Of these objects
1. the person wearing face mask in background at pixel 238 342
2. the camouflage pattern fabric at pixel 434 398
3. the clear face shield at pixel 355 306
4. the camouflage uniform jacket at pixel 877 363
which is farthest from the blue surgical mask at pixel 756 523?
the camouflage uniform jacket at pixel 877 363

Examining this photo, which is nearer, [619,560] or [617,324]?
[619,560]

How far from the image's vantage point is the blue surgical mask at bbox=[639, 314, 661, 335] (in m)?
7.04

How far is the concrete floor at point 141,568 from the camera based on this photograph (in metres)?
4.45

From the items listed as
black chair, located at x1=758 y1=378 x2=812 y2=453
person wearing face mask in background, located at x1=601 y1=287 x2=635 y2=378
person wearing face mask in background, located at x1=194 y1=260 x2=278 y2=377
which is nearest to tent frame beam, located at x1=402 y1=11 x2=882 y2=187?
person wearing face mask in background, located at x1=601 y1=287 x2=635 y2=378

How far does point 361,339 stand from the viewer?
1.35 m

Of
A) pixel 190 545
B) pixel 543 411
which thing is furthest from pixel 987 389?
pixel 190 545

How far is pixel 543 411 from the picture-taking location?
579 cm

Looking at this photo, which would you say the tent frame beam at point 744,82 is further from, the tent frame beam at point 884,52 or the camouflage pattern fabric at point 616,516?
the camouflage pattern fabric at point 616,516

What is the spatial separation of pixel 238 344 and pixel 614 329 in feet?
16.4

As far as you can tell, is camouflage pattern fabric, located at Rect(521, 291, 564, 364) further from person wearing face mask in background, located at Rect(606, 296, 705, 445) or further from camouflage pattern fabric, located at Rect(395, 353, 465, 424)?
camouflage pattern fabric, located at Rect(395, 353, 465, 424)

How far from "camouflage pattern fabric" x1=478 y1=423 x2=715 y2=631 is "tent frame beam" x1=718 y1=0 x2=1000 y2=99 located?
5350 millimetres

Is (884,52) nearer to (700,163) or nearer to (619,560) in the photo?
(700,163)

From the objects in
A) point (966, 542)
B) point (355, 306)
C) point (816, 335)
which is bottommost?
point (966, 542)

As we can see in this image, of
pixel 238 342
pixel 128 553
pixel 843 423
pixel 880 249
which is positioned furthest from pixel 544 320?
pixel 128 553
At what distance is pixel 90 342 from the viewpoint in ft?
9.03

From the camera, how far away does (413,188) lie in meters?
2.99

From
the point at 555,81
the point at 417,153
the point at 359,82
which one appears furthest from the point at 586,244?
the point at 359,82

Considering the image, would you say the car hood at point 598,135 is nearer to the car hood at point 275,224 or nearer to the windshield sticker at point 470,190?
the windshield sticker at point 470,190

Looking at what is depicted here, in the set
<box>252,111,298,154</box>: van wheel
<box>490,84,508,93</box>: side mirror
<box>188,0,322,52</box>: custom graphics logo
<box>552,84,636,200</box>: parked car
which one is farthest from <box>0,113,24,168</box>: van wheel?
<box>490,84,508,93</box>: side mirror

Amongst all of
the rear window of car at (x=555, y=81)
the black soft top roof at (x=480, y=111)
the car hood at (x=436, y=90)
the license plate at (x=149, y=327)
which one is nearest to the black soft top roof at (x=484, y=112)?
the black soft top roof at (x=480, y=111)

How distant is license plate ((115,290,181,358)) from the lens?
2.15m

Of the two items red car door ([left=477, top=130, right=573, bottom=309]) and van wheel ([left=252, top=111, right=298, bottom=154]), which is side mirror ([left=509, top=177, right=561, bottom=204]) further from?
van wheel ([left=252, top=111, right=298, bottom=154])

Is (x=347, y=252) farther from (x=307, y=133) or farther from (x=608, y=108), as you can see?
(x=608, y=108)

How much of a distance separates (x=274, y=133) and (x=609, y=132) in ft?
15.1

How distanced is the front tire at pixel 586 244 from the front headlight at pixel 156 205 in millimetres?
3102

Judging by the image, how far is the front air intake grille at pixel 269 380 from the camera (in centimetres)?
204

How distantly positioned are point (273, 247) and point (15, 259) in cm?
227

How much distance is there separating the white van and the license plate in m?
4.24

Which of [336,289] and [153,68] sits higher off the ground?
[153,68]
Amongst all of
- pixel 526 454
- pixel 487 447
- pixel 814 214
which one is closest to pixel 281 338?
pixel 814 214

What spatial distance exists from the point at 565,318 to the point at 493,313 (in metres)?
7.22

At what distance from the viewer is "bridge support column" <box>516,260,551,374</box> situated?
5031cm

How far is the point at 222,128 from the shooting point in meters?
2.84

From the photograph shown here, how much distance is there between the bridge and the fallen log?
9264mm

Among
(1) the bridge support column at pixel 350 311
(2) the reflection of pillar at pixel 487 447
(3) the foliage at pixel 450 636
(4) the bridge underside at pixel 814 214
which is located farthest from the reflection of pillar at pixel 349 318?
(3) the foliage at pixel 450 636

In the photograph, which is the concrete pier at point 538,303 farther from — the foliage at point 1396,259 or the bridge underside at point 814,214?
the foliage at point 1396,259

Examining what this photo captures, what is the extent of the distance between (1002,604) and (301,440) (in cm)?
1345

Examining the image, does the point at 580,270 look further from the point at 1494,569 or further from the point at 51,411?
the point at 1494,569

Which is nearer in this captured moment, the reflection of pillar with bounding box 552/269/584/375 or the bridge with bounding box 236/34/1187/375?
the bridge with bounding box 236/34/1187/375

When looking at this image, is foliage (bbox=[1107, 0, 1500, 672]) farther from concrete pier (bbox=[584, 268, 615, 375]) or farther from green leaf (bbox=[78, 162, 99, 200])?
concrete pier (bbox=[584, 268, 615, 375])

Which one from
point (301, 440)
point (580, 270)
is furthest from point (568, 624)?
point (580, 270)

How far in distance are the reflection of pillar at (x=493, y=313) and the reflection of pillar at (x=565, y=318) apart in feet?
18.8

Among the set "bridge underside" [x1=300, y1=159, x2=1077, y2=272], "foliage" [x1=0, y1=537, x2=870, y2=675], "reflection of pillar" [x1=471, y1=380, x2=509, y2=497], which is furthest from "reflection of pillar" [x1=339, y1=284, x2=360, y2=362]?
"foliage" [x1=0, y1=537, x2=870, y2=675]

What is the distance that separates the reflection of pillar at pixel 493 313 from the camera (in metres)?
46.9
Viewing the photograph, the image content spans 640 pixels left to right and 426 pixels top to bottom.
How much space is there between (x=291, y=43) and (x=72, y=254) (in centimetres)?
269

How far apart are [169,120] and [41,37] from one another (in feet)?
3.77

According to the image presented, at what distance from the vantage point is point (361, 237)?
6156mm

● ● ● ● ●

Directive:
Reproduce all of the lines above verbatim, from the first to the last, without any changes.

Finished answer:
Of these objects
1. the person wearing face mask in background at pixel 238 342
2. the camouflage pattern fabric at pixel 434 398
3. the clear face shield at pixel 355 306
4. the camouflage uniform jacket at pixel 877 363
which is farthest from the blue surgical mask at pixel 756 523?
the camouflage uniform jacket at pixel 877 363

Examining this photo, which is nearer, [619,560] or [617,324]?
[619,560]

How far from the image's vantage point is the blue surgical mask at bbox=[639, 314, 661, 335] (in m)?
7.04

How far is the concrete floor at point 141,568 from the camera based on this photograph (in metres)?
4.45

From the items listed as
black chair, located at x1=758 y1=378 x2=812 y2=453
person wearing face mask in background, located at x1=601 y1=287 x2=635 y2=378
person wearing face mask in background, located at x1=194 y1=260 x2=278 y2=377
which is nearest to tent frame beam, located at x1=402 y1=11 x2=882 y2=187?
person wearing face mask in background, located at x1=601 y1=287 x2=635 y2=378

How far does point 361,339 stand from the viewer?
1.35 m

Of
A) pixel 190 545
B) pixel 543 411
which thing is furthest from pixel 987 389?
pixel 190 545

How far is pixel 543 411 from the picture-taking location?
579 cm

Looking at this photo, which would you say the tent frame beam at point 744,82 is further from, the tent frame beam at point 884,52 or the camouflage pattern fabric at point 616,516?
the camouflage pattern fabric at point 616,516

What is the spatial separation of pixel 238 344 and pixel 614 329 in feet?
16.4

As far as you can tell, is camouflage pattern fabric, located at Rect(521, 291, 564, 364) further from person wearing face mask in background, located at Rect(606, 296, 705, 445) or further from camouflage pattern fabric, located at Rect(395, 353, 465, 424)?
camouflage pattern fabric, located at Rect(395, 353, 465, 424)

How far from "camouflage pattern fabric" x1=478 y1=423 x2=715 y2=631 is "tent frame beam" x1=718 y1=0 x2=1000 y2=99 located?
5350 millimetres

Is (884,52) nearer to (700,163) or nearer to (619,560) in the photo?
(700,163)

From the objects in
A) point (966, 542)
B) point (355, 306)
C) point (816, 335)
which is bottommost?
point (966, 542)

As we can see in this image, of
pixel 238 342
pixel 128 553
pixel 843 423
pixel 880 249
which is positioned furthest from pixel 544 320?
pixel 128 553
At what distance is pixel 90 342 from the viewpoint in ft?
9.03

From the camera, how far away does (413,188) lie in meters?
2.99

From
the point at 555,81
the point at 417,153
the point at 359,82
which one appears furthest from the point at 586,244?
the point at 359,82

Considering the image, would you say the car hood at point 598,135 is nearer to the car hood at point 275,224 or nearer to the windshield sticker at point 470,190?
the windshield sticker at point 470,190

Looking at what is depicted here, in the set
<box>252,111,298,154</box>: van wheel
<box>490,84,508,93</box>: side mirror
<box>188,0,322,52</box>: custom graphics logo
<box>552,84,636,200</box>: parked car
which one is farthest from <box>0,113,24,168</box>: van wheel?
<box>490,84,508,93</box>: side mirror

Amongst all of
the rear window of car at (x=555, y=81)
the black soft top roof at (x=480, y=111)
the car hood at (x=436, y=90)
the license plate at (x=149, y=327)
which one is nearest to the black soft top roof at (x=484, y=112)?
the black soft top roof at (x=480, y=111)

How distant is license plate ((115,290,181,358)) from the lens?
2.15m

Of the two items red car door ([left=477, top=130, right=573, bottom=309]) and van wheel ([left=252, top=111, right=298, bottom=154]), which is side mirror ([left=509, top=177, right=561, bottom=204]) further from?
van wheel ([left=252, top=111, right=298, bottom=154])

Is (x=347, y=252) farther from (x=307, y=133) or farther from (x=608, y=108), as you can see?
(x=608, y=108)

How much of a distance separates (x=274, y=133) and (x=609, y=132) in ft?
15.1

How distanced is the front tire at pixel 586 244 from the front headlight at pixel 156 205 in millimetres?
3102

Judging by the image, how far is the front air intake grille at pixel 269 380 from the camera (in centimetres)?
204

How distantly positioned are point (273, 247) and point (15, 259) in cm?
227

How much distance is there separating the white van and the license plate in m?
4.24

Which of [336,289] and [153,68] sits higher off the ground?
[153,68]
Amongst all of
- pixel 526 454
- pixel 487 447
- pixel 814 214
which one is closest to pixel 281 338?
pixel 814 214

What spatial distance exists from the point at 565,318 to the point at 493,313 (in metres)?
7.22

At what distance from the viewer is "bridge support column" <box>516,260,551,374</box> situated?
5031cm

How far is the point at 222,128 from the shooting point in meters?
2.84

From the photograph shown here, how much distance is there between the bridge and the fallen log?
9264mm

Among
(1) the bridge support column at pixel 350 311
(2) the reflection of pillar at pixel 487 447
(3) the foliage at pixel 450 636
(4) the bridge underside at pixel 814 214
which is located farthest from the reflection of pillar at pixel 349 318?
(3) the foliage at pixel 450 636

In the photograph, which is the concrete pier at point 538,303 farther from — the foliage at point 1396,259 or the bridge underside at point 814,214?
the foliage at point 1396,259

Examining what this photo captures, what is the extent of the distance between (1002,604) and (301,440) (in cm)?
1345

Examining the image, does the point at 580,270 look further from the point at 1494,569 or further from the point at 51,411?
the point at 1494,569

Which is nearer in this captured moment, the reflection of pillar with bounding box 552/269/584/375 or the bridge with bounding box 236/34/1187/375?
the bridge with bounding box 236/34/1187/375

When looking at this image, is foliage (bbox=[1107, 0, 1500, 672]) farther from concrete pier (bbox=[584, 268, 615, 375]) or farther from green leaf (bbox=[78, 162, 99, 200])?
concrete pier (bbox=[584, 268, 615, 375])

Which one from
point (301, 440)
point (580, 270)
is furthest from point (568, 624)?
point (580, 270)

How far in distance are the reflection of pillar at (x=493, y=313) and the reflection of pillar at (x=565, y=318) apart in feet?
18.8

Among the set "bridge underside" [x1=300, y1=159, x2=1077, y2=272], "foliage" [x1=0, y1=537, x2=870, y2=675], "reflection of pillar" [x1=471, y1=380, x2=509, y2=497], which is furthest from "reflection of pillar" [x1=339, y1=284, x2=360, y2=362]?
"foliage" [x1=0, y1=537, x2=870, y2=675]

What is the distance that separates the reflection of pillar at pixel 493 313 from the camera (in metres)?
46.9
Viewing the photograph, the image content spans 640 pixels left to right and 426 pixels top to bottom.
How much space is there between (x=291, y=43) and (x=72, y=254) (in centimetres)?
269

How far apart are [169,120] and [41,37] from one another (in feet)?
3.77

According to the image presented, at what distance from the vantage point is point (361, 237)?
6156mm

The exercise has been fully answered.